EXERCISE BRIEF |
Convert the stretch of data from the line containing "From the picture's" through the line containing "5674 inches" into a JSON list of strings, one per line, leaving out any blank lines.

─── THE DATA

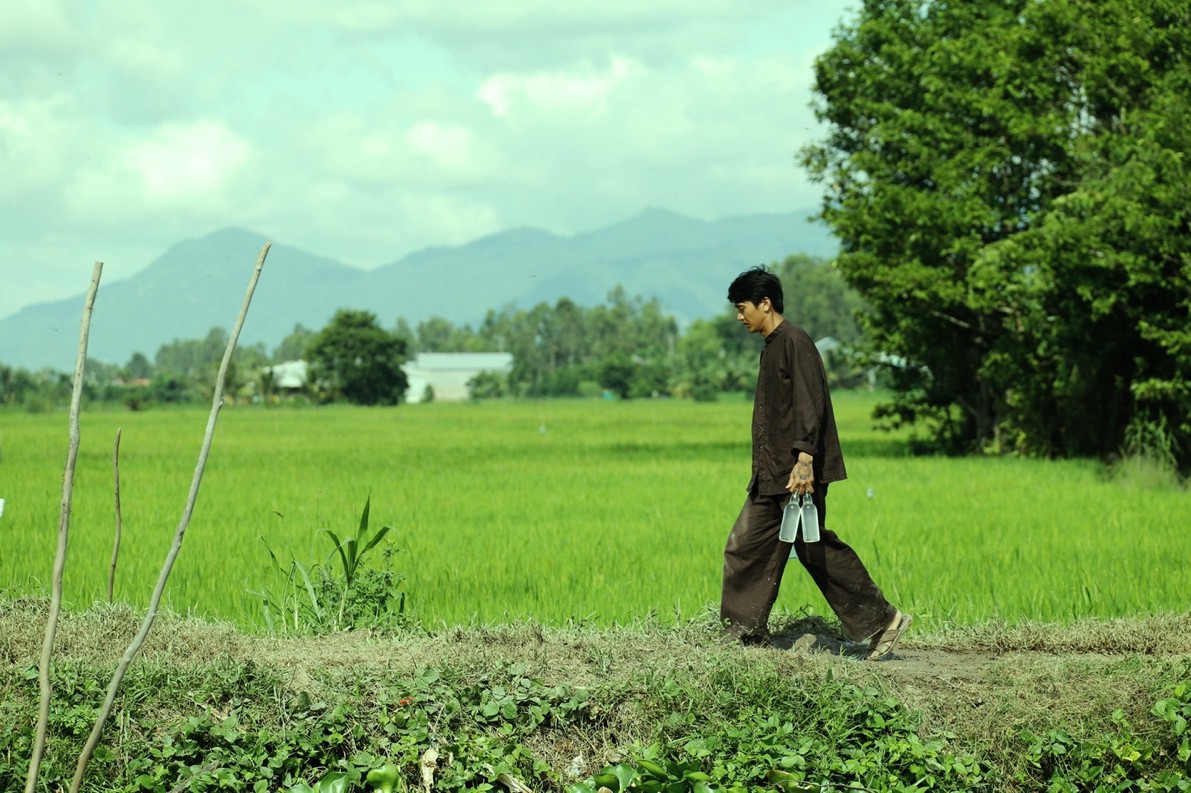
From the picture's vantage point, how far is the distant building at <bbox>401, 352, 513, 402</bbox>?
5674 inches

──────
─── THE DATA

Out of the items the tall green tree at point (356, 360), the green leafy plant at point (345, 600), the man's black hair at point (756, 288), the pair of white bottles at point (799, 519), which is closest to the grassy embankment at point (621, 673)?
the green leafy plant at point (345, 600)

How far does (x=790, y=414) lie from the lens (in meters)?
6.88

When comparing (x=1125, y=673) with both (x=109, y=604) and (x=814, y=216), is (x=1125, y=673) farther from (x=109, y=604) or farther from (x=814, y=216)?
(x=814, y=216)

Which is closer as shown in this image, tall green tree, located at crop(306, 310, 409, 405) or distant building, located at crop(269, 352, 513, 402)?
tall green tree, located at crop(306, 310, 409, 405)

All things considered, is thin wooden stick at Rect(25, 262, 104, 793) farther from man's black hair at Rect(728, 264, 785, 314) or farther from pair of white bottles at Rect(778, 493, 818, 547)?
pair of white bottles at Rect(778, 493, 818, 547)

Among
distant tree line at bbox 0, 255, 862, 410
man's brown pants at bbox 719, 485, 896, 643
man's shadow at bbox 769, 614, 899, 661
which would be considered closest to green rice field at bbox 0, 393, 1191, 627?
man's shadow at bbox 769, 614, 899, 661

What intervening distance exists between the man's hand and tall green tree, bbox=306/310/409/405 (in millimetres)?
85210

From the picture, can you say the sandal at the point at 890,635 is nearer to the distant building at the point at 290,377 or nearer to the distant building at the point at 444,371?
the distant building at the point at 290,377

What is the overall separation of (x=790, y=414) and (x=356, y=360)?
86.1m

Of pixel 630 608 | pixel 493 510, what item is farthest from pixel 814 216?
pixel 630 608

──────

COMPLETED TASK |
[
  "From the picture's vantage point, how far is the distant building at <bbox>401, 352, 513, 402</bbox>?",
  "5674 inches"
]